Sementara itu, Guru Besar Hukum Tata Negara Universitas Padjadjaran Susi Dwi Harijanti memprediksi gugatan para pegawai KPK yang tak lulus TWK bakal dikabulkan oleh hakim MK.
Menurutnya, para pegawai itu memiliki dalil dan posisi hukum yang kuat terkait pengajuan gugatan atas UU No 19 Tahun 2019 tentang KPK. “Harusnya dikabulkan karena ini kuat sekali. Argumentasi dari pemohon ini kuat sekali. Jadi pemohon ini punya kekuatan di legal standing,” kata Dwi, Senin (7/6/2021).

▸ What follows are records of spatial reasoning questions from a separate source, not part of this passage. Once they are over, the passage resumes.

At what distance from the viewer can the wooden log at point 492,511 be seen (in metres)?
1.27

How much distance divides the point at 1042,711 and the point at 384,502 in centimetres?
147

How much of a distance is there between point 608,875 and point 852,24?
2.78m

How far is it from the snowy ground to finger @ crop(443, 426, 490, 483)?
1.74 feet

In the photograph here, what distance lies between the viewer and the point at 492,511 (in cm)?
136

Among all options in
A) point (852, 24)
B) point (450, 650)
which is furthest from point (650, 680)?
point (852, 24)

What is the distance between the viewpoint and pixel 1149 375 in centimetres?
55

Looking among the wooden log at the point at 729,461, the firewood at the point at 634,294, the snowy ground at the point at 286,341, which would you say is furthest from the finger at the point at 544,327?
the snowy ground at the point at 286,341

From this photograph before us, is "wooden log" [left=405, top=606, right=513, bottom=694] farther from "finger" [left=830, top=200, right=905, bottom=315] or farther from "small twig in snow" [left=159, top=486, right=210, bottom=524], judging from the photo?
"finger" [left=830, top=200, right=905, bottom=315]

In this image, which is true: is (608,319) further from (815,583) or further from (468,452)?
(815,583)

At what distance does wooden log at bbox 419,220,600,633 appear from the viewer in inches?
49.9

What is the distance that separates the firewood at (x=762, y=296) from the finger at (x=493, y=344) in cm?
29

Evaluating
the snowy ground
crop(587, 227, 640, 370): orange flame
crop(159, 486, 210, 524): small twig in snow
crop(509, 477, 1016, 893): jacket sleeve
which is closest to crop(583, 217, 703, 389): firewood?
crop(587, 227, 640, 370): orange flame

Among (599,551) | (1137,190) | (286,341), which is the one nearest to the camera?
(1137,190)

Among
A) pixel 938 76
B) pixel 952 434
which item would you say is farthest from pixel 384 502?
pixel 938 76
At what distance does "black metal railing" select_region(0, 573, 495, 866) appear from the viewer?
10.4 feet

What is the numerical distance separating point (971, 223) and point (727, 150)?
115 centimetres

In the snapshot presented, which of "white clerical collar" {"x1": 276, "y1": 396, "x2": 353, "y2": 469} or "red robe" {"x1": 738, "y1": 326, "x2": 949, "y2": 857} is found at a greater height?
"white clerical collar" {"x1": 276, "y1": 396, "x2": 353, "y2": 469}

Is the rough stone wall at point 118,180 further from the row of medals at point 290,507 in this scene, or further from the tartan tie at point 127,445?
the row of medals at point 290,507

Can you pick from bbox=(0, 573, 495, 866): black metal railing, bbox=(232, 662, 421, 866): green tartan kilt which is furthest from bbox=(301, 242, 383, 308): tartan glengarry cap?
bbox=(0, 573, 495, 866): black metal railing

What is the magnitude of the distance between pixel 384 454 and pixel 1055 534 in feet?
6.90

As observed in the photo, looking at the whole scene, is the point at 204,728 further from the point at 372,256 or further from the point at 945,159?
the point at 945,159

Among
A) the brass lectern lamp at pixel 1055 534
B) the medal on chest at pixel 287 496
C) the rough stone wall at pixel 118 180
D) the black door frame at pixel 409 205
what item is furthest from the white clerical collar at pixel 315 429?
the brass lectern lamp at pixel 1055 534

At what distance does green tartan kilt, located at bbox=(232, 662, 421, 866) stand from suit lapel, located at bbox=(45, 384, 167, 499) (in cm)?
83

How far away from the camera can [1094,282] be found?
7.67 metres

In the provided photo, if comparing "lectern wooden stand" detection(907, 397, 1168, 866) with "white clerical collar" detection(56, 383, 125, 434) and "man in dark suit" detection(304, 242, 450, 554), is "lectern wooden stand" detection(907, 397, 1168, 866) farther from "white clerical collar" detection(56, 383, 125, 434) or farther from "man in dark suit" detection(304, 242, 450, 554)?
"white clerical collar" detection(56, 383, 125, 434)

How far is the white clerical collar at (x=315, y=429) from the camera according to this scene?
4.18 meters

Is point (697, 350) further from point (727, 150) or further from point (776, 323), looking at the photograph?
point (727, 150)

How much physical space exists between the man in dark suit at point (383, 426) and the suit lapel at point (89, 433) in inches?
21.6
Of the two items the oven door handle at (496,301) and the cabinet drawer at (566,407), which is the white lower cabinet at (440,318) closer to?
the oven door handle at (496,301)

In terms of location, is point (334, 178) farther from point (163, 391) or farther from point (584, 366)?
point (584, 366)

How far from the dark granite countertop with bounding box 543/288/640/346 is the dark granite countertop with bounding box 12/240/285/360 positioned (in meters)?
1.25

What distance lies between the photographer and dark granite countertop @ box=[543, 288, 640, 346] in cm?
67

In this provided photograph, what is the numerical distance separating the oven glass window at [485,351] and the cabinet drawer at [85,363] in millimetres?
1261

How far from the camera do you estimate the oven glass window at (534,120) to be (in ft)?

Dwi menilai pasal 69B dan 69C dalam UU KPK No 19/2019 bermasalah, sebab tak memberikan ketidakpastian. Menurutnya, kedua pasal itu tak memenuhi fungsi peralihan pegawai yang mestinya memberi kepastian hukum.
Adapun, bunyi pasal 69B ayat 1 yang dimaksud berbunyi sebagai berikut.
“Pada saat undang-undang ini mulai berlaku, penyelidik atau penyidik Komisi Pemberantasan Korupsi yang belum berstatus sebagai pegawai aparatur sipil negara dalam jangka waktu paling lama 2 (dua) tahun sejak undang-undang ini berlaku, dapat diangkat sebagai pegawai aparatur sipil negara sepanjang memenuhi ketentuan peraturan perundang-undangan.”
Dwi mengkritik penggunaan kata “dapat” dalam pasal tersebut, yang menurutnya menimbulkan ketidakpastian hukum. Begitu pula di pasal berikutnya, yakni 69C. Dua pasal itu diketahui menjadi landasan pelaksanaan asesmen dan TWK terhadap pegawai sebelum diangkat menjadi ASN.
Dengan penggunaan kata “dapat”, kata Dwi, pelaksana UU dalam hal ini KPK dinilai sah jika melakukan ataupun tidak melakukan asesmen atau TWK terhadap pegawai. Sehingga, katanya, hal itu menimbulkan ketidakpastian.
“Kalau kata ‘dapat’ berarti bisa diangkat. Bisa tidak diangkat. Nah, penggunaan kata ‘dapat’ inilah yang kemudian menimbulkan masalah, yaitu dia memberikan ketidakpastian,” katanya.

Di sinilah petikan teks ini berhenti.